Page excerpt:
>>>
# My mesmerize thinks it's on Verizon when I *228.



## starboyg (Aug 24, 2011)

I'm currently in Stillwater, OK (Which should be home area). My phone has the roaming triangle, and my brothers does not. I'm on the rooted stock GB. Do I need to do an EFS clear, then do *228?


----------



## akellar (Jun 11, 2011)

Wipe data/try odin again. And stop posting questions in the dev forum.


----------



## jpaulwaite (Jun 9, 2011)

make sure you're not roaming when you *228.


----------



## ACLakey (Jun 12, 2011)

Did you flash a Fascinate ROM by chance?


----------



## Cythrawl (Jul 7, 2011)

Another pro tip, try putting your phone into Home Only then doing a *228..

What might be happening is that the PRL doesnt have the details it needs to connect to the USCC Home tower.. Setting it to Home Only will make it ONLY connect to USCC towers... After the PRL update is done, you can set it back to automatic.

It happens sometimes in some areas.


----------



## ronnie8890 (Aug 12, 2011)

Edit-tapatalk posted in the wrong thread.


----------



## RootMonkee (Dec 25, 2011)

EFS clear.. the same thing happened to me also and EFS clear fixed it


----------



## dgolom (Jun 12, 2011)

You could also try *22801. If that doesn't work, try *22802. Just keep trying 03, 04... until it recognizes US Cellular.

Sent from my SCH-I500 using Tapatalk


----------
<<<
Aim 1: Select every line in the entries that contains the word "distance", treating uppercase and lowercase as different.
The thread and the entries have nothing to do with each other.

Material supplied:
>>>
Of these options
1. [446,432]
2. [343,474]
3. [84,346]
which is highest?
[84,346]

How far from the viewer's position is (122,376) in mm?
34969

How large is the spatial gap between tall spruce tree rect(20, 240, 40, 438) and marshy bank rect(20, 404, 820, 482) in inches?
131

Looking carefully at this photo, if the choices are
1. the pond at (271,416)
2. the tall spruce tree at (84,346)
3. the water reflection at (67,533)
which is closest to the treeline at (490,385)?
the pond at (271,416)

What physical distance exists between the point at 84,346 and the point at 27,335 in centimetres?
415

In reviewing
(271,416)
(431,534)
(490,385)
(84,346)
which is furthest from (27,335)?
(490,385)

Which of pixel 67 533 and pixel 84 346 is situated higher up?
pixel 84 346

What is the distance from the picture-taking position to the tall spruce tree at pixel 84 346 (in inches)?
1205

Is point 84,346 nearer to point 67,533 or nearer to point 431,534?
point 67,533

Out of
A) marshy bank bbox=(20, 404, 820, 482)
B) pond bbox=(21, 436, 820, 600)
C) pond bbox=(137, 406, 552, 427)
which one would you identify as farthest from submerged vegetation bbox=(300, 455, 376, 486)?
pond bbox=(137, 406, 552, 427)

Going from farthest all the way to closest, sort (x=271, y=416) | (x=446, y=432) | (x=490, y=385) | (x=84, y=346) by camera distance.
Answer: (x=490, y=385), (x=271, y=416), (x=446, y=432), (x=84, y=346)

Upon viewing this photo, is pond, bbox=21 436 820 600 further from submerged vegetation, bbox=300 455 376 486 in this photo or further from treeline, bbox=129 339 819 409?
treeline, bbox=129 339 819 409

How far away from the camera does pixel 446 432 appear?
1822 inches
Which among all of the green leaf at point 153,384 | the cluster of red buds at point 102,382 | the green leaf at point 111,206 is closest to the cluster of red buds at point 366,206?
<<<
Aim 2: List the usernames of everyone who posted in the thread about the phone that thinks it's on Verizon.

Task solution 1:
What physical distance exists between the point at 84,346 and the point at 27,335 in centimetres?
What is the distance from the picture-taking position to the tall spruce tree at pixel 84 346 (in inches)?
Going from farthest all the way to closest, sort (x=271, y=416) | (x=446, y=432) | (x=490, y=385) | (x=84, y=346) by camera distance.

Task solution 2: starboyg, akellar, jpaulwaite, ACLakey, Cythrawl, ronnie8890, RootMonkee, dgolom